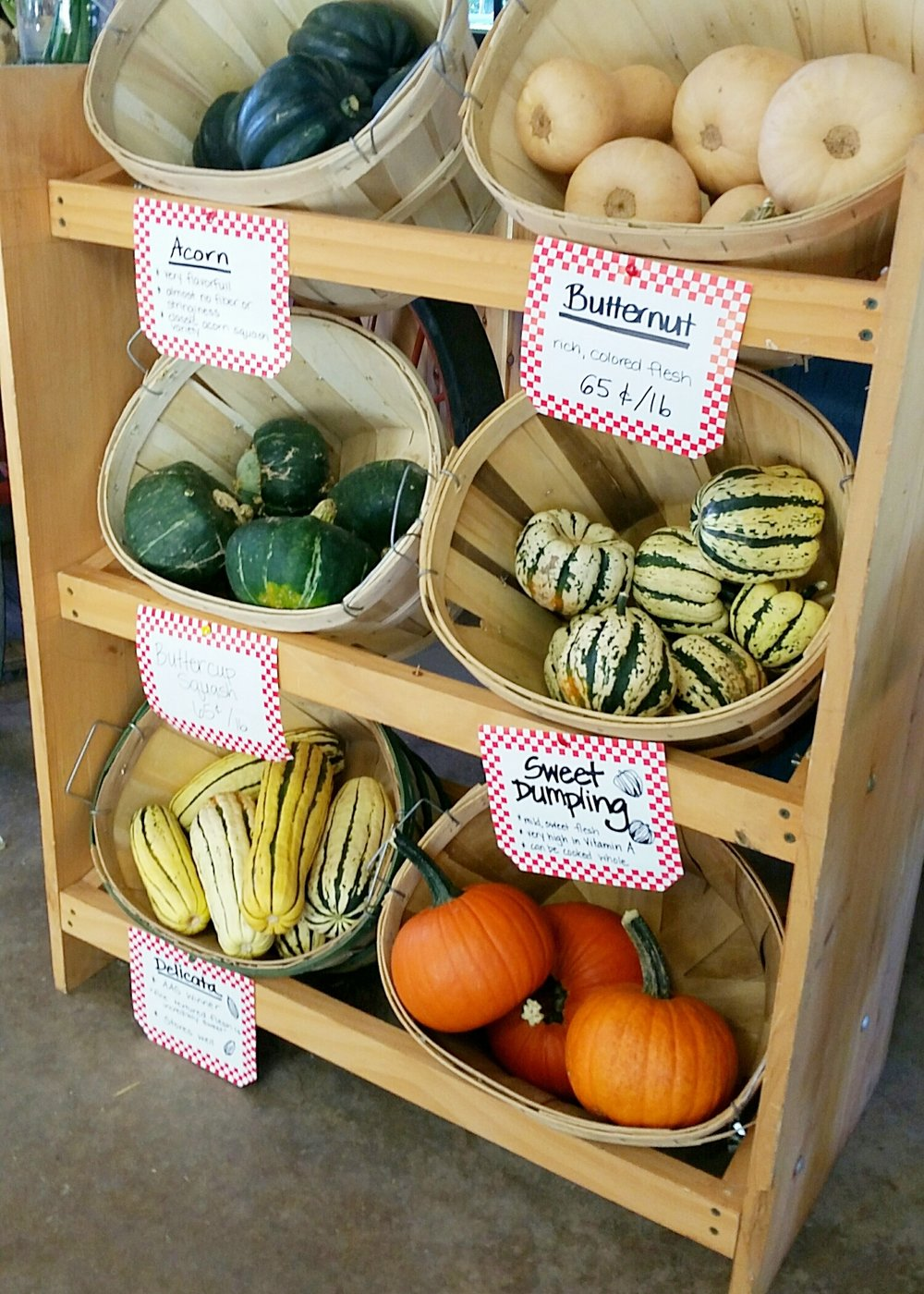 Winter Squash Varieties: Acorn, Butternut, Buttercup, Delicata, Sweet Dumpling, and Pie Pumpkins.
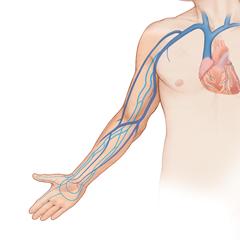 Arm-Venous: модуль анатомии и физиологии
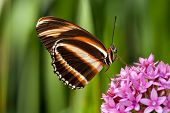 Banded Orange butterfly (Dryadula phaetusa) feeding on pink star flowers. Natural green background. poster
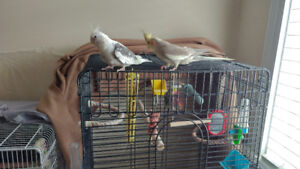 4 Cockatiels and cage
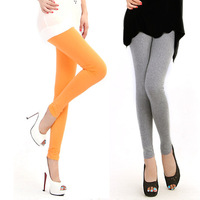 2pcs free shipping Fashion leg warmer  colorful trosers legging plus size legging for women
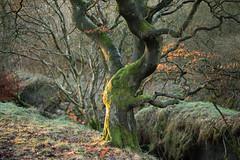 IMG_2583 (markrbowman) Tags: winter light colour scotland moss goldenhour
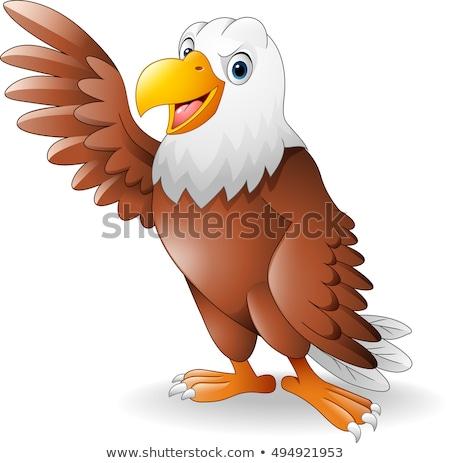 Cartoon bald eagle Stock photo © tigatelu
------------------------------------------------------------
- [Problem statement]
Give back only the lines from the one that carries "IMG_2583 (markrbowman) Tags: winter" through the final line above, both included. Drop all pictures.

- [Result]
 IMG_2583 (markrbowman) Tags: winter light colour scotland moss goldenhour
 Cartoon bald eagle Stock photo © tigatelu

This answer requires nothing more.